Animated film “Abominable” will no longer be shown in Vietnamese theaters after a scene was found to feature a map showing China’s infamous “nine-dash line” in the South China Sea.
Chinese maps added the unilaterally declared line to illustrate its claims over the resource-rich territory, which includes portions of what Vietnam regards as its continental shelf.
“Abominable,” which is a joint production between Dreamworks Animation and Pearl Studio in Shanghai, was first shown in Vietnamese cinemas on Oct 4, Reuters reports.
“We will revoke (the film’s licence),” said Ta Quang Dong, deputy minister of culture, sports and tourism. The government agency is in charge of licensing and censoring foreign films.
Featuring a Chinese girl who discovers a yeti living on her roof, the film was being marketed in Vietnam as “Everest: The Little Yeti.” Images of the scene with the offending map became widely shared on social media.
According to local state media, Vietnam has decided to pull the DreamWorks movie from cinemas after moviegoers noticed the controversial scene. It was officially removed from cinemas on Sunday.
Aside from Vietnam and China, the Philippines, Taiwan and Indonesia also have overlapping claims over the area that the nine-dash-line is trying to cover.
The Philippines formally initiated arbitration proceedings against China’s territorial claim on the “nine-dash line” back in 2013, citing that it is unlawful under the United Nations Convention on the Law of the Sea (UNCLOS) convention. China refused to participate in the arbitration. The five arbitrators of the tribunal agreed unanimously with the Philippines in July 2016, concluding in the award that there was no evidence that China had historically exercised exclusive control over the waters or resources, hence there was “no legal basis for China to claim historic rights” over the Nine-Dash Line.
In the Philippines, calls to ban “Abominable” have also erupted on social media, causing Foreign Affairs Secretary Teodoro Locsin Jr. to recommend “cutting out the scene” featuring China’s unilaterally imposed “nine-dash line.”

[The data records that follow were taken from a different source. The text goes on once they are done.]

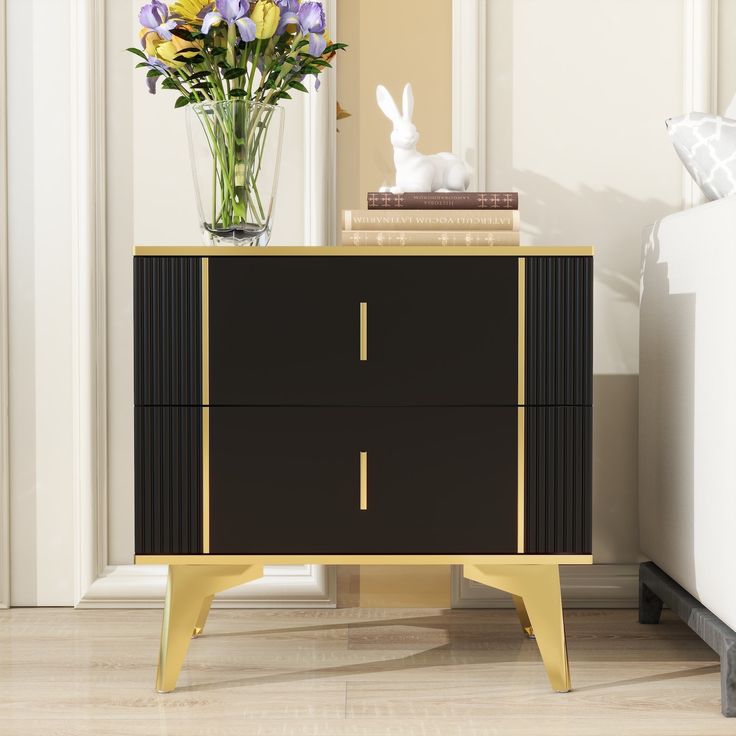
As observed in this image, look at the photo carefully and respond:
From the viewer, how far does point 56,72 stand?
1.59m

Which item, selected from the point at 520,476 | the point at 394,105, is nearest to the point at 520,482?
the point at 520,476

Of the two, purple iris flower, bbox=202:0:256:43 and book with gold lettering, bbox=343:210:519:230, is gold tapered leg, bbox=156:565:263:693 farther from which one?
purple iris flower, bbox=202:0:256:43

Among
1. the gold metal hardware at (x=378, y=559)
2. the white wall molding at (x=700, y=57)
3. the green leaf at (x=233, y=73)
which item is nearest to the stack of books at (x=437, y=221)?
the green leaf at (x=233, y=73)

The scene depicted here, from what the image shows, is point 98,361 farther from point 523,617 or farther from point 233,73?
point 523,617

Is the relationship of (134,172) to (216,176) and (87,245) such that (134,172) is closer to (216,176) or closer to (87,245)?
(87,245)

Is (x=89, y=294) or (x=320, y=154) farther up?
(x=320, y=154)

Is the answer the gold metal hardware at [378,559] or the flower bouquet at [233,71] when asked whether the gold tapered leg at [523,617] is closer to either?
the gold metal hardware at [378,559]

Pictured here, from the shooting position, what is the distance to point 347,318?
118cm

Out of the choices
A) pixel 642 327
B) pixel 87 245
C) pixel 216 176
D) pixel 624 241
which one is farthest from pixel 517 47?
pixel 87 245

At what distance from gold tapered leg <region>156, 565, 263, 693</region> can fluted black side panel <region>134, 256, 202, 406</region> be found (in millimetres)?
255

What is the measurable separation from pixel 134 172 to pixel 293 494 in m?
0.80

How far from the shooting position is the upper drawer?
118 centimetres

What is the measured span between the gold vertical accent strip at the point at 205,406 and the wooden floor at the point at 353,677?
0.79 ft

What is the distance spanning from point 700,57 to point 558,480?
0.95 m
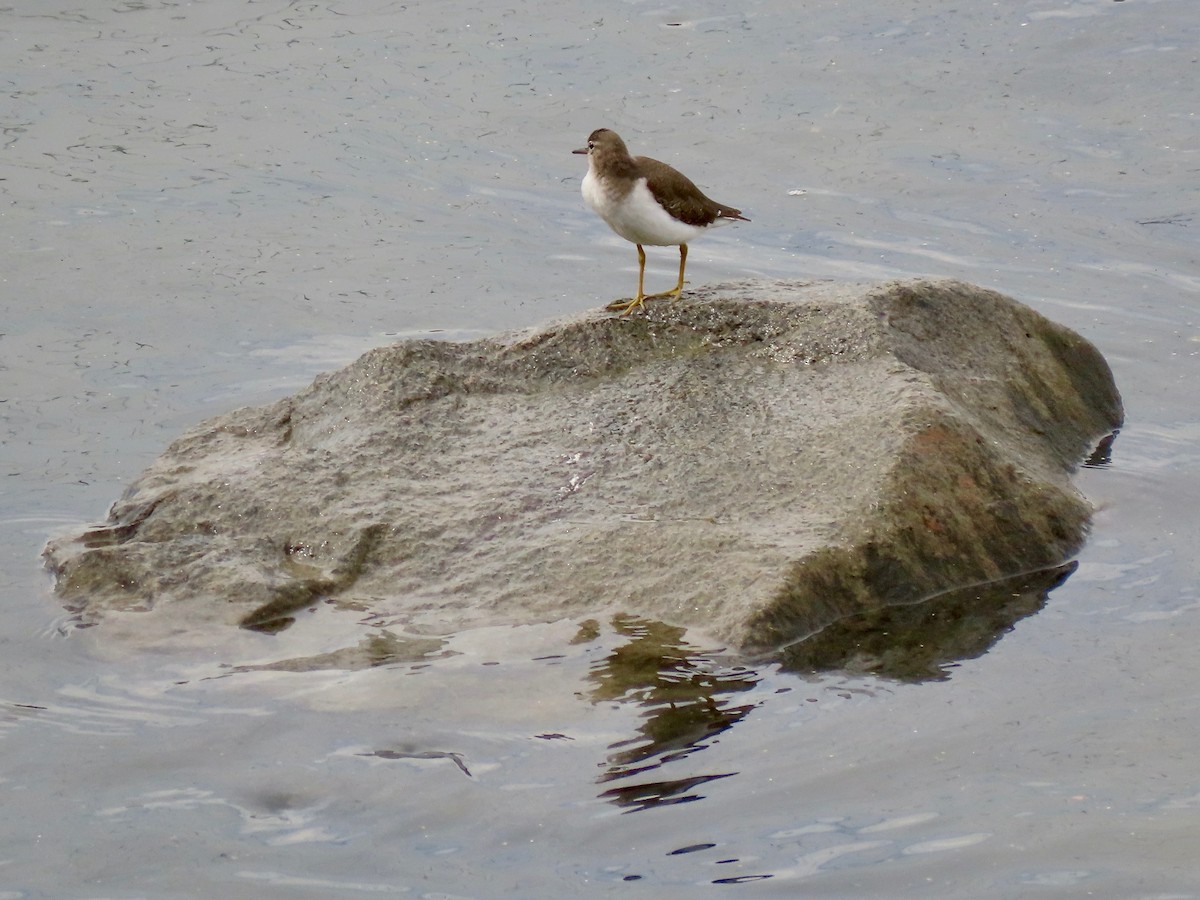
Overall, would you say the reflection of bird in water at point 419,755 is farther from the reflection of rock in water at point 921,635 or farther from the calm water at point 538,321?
the reflection of rock in water at point 921,635

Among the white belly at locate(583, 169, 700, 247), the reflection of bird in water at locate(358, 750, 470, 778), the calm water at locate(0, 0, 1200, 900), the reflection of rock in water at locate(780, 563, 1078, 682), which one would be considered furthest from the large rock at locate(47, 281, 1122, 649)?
the reflection of bird in water at locate(358, 750, 470, 778)

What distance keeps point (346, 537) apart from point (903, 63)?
8587 mm

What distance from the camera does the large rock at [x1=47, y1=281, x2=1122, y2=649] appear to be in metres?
4.90

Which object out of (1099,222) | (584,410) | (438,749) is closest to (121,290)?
(584,410)

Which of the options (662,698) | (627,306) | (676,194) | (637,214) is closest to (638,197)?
(637,214)

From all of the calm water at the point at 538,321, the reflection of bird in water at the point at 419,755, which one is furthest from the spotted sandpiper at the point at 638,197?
the reflection of bird in water at the point at 419,755

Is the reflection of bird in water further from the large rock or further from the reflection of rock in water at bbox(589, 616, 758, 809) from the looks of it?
the large rock

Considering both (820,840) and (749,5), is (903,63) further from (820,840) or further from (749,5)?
(820,840)

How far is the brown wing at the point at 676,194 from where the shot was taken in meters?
6.30

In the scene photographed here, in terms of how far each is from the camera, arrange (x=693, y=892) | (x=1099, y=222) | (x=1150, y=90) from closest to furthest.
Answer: (x=693, y=892) → (x=1099, y=222) → (x=1150, y=90)

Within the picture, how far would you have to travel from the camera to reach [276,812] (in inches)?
161

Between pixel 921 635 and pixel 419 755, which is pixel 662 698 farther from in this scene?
pixel 921 635

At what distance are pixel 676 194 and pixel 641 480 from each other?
1663 mm

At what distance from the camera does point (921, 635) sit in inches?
192
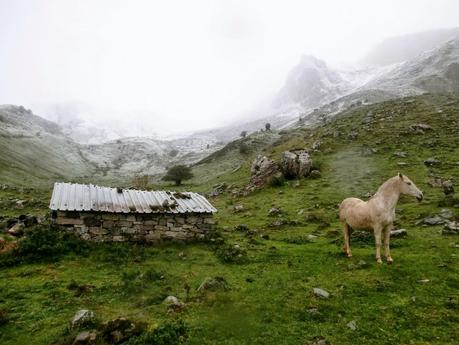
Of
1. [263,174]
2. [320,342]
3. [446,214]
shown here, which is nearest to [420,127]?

“What about cutting out that scene? You’re a lawyer, on what ground can we ban — and which agency has that power — an implicit message, assuming any Filipino will assert his First Amendment right in the case?” Locsin wrote in a tweet responding to Jay Batongbacal, director of the University of the Philippines Institute for Maritime Affairs and Law of the Sea.
In his tweet, Locsin also suggested a “universal boycott of all @Dreamworks productions from here on.”
Batongbacal responded with: “Agree this is a slippery slope, but think we should push back vs. CN propaganda tactics nonetheless.”
“But I think DFA’s role is recommendatory (though strongly persuasive) rather than direct, since MTRCB is not under it. Public clamor/boycott may complement DFA view, if any,” he added.